**WHAT IS NEEDED**
All of the records listed below should be retyped exactly.

****

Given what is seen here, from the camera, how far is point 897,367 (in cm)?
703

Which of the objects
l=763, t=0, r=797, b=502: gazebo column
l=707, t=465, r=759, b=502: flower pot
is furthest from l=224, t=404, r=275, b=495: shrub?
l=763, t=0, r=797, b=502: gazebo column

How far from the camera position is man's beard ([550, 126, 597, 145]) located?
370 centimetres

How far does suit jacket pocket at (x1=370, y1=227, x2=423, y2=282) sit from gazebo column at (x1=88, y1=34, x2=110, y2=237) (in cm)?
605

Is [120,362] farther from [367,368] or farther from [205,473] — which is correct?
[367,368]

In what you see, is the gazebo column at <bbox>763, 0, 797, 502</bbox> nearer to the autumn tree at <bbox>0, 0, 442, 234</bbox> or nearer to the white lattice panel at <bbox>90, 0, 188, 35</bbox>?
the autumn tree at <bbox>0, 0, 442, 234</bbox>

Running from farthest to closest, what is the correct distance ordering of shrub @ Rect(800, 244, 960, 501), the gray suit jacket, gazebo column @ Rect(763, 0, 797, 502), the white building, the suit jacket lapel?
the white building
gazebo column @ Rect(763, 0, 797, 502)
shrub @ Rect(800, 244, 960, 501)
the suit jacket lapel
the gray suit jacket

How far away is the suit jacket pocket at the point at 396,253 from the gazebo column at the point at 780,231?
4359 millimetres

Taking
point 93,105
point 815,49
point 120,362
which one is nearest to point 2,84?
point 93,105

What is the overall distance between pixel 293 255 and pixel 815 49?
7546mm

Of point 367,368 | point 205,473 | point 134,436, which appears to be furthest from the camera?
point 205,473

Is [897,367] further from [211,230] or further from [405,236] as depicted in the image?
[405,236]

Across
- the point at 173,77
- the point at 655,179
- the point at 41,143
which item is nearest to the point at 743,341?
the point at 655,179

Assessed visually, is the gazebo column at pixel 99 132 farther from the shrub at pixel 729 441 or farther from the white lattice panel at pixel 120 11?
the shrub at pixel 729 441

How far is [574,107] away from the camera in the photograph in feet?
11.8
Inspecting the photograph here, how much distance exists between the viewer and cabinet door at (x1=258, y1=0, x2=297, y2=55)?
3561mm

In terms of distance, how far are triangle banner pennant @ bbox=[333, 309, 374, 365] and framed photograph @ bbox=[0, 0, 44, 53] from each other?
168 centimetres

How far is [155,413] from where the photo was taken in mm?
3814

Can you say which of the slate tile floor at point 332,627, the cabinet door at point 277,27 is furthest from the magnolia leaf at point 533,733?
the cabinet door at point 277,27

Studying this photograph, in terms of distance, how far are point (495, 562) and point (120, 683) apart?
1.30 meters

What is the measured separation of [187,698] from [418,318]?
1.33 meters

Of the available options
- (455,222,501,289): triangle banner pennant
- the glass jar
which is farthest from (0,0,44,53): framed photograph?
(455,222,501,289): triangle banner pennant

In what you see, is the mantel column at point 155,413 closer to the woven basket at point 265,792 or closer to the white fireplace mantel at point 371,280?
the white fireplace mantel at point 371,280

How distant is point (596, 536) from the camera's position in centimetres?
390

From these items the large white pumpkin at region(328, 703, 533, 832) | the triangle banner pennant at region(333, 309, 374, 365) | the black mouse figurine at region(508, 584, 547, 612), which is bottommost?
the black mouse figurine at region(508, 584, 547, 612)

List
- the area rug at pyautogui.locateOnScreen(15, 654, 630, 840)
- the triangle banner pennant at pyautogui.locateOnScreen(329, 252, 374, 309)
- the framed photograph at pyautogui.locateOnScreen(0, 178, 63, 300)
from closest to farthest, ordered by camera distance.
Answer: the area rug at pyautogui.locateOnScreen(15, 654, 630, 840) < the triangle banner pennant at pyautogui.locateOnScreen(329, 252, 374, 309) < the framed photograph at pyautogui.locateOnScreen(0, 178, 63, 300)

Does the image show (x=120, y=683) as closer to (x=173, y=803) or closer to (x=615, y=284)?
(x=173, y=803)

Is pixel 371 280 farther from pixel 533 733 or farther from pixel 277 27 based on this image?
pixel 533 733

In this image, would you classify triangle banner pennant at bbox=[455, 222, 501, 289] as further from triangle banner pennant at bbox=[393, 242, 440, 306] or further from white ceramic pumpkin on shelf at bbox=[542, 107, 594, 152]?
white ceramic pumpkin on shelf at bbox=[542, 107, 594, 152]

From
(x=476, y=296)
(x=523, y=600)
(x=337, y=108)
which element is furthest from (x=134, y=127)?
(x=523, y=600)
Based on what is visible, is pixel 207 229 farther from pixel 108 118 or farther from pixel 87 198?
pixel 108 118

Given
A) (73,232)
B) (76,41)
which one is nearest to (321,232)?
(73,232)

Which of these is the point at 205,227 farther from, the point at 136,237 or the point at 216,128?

****

**RIGHT ANSWER**
Given what is seen here, from the camera, how far is point 897,367 (in cm)?
703

Which of the objects
l=763, t=0, r=797, b=502: gazebo column
l=707, t=465, r=759, b=502: flower pot
is furthest from l=224, t=404, r=275, b=495: shrub?
l=763, t=0, r=797, b=502: gazebo column

How far from the camera position is man's beard ([550, 126, 597, 145]) located?
370 centimetres

How far does suit jacket pocket at (x1=370, y1=227, x2=423, y2=282) sit from gazebo column at (x1=88, y1=34, x2=110, y2=237) (in cm)?
605

Is [120,362] farther from [367,368] or farther from [205,473] — which is correct?
[367,368]

In what you see, is the gazebo column at <bbox>763, 0, 797, 502</bbox> nearer to the autumn tree at <bbox>0, 0, 442, 234</bbox> or nearer to the white lattice panel at <bbox>90, 0, 188, 35</bbox>?
the autumn tree at <bbox>0, 0, 442, 234</bbox>

Running from farthest to closest, what is the correct distance ordering of shrub @ Rect(800, 244, 960, 501), the gray suit jacket, gazebo column @ Rect(763, 0, 797, 502), the white building, the suit jacket lapel?
the white building
gazebo column @ Rect(763, 0, 797, 502)
shrub @ Rect(800, 244, 960, 501)
the suit jacket lapel
the gray suit jacket

How far away is the suit jacket pocket at the point at 396,253 from the gazebo column at the point at 780,231?
4359 millimetres

Taking
point 93,105
point 815,49
point 120,362
which one is nearest to point 2,84?
point 93,105

What is the overall distance between pixel 293 255 and pixel 815 49?
7546mm

Of point 367,368 | point 205,473 | point 134,436, which appears to be furthest from the camera?
point 205,473

Is [897,367] further from [211,230] or further from [405,236] as depicted in the image?
[405,236]

Across
- the point at 173,77
- the point at 655,179
- the point at 41,143
which item is nearest to the point at 743,341?
the point at 655,179

Assessed visually, is the gazebo column at pixel 99 132 farther from the shrub at pixel 729 441 or farther from the white lattice panel at pixel 120 11?
the shrub at pixel 729 441

How far is [574,107] away from the camera in the photograph in feet?
11.8
Inspecting the photograph here, how much distance exists between the viewer and cabinet door at (x1=258, y1=0, x2=297, y2=55)?
3561mm

In terms of distance, how far are triangle banner pennant @ bbox=[333, 309, 374, 365] and framed photograph @ bbox=[0, 0, 44, 53] from each other?
168 centimetres

How far is [155,413] from where the photo was taken in mm?
3814

Can you say which of the slate tile floor at point 332,627, the cabinet door at point 277,27 is furthest from the magnolia leaf at point 533,733?
the cabinet door at point 277,27

Studying this photograph, in terms of distance, how far are point (495, 562) and point (120, 683) apart?
1.30 meters

What is the measured separation of [187,698] from [418,318]?
1.33 meters

Of the available options
- (455,222,501,289): triangle banner pennant
- the glass jar
which is farthest from (0,0,44,53): framed photograph?
(455,222,501,289): triangle banner pennant

In what you see, is the mantel column at point 155,413 closer to the woven basket at point 265,792 or closer to the white fireplace mantel at point 371,280?
the white fireplace mantel at point 371,280

How distant is point (596, 536) from the camera's position in centimetres?
390

From these items the large white pumpkin at region(328, 703, 533, 832) | the triangle banner pennant at region(333, 309, 374, 365) | the black mouse figurine at region(508, 584, 547, 612), which is bottommost?
the black mouse figurine at region(508, 584, 547, 612)

List
- the area rug at pyautogui.locateOnScreen(15, 654, 630, 840)
- the triangle banner pennant at pyautogui.locateOnScreen(329, 252, 374, 309)
- the framed photograph at pyautogui.locateOnScreen(0, 178, 63, 300)
from closest to farthest, ordered by camera distance.
Answer: the area rug at pyautogui.locateOnScreen(15, 654, 630, 840) < the triangle banner pennant at pyautogui.locateOnScreen(329, 252, 374, 309) < the framed photograph at pyautogui.locateOnScreen(0, 178, 63, 300)

Does the image show (x=120, y=683) as closer to (x=173, y=803) or closer to (x=615, y=284)?
(x=173, y=803)

Is pixel 371 280 farther from pixel 533 733 or farther from pixel 277 27 based on this image?
pixel 533 733

In this image, would you classify triangle banner pennant at bbox=[455, 222, 501, 289] as further from triangle banner pennant at bbox=[393, 242, 440, 306] or further from white ceramic pumpkin on shelf at bbox=[542, 107, 594, 152]?
white ceramic pumpkin on shelf at bbox=[542, 107, 594, 152]

From
(x=476, y=296)
(x=523, y=600)
(x=337, y=108)
which element is furthest from (x=134, y=127)?
(x=523, y=600)
Based on what is visible, is pixel 207 229 farther from pixel 108 118 or farther from pixel 87 198?
pixel 108 118

Given
A) (73,232)
B) (76,41)
which one is nearest to (321,232)?
(73,232)

Which of these is the point at 205,227 farther from, the point at 136,237 or the point at 216,128?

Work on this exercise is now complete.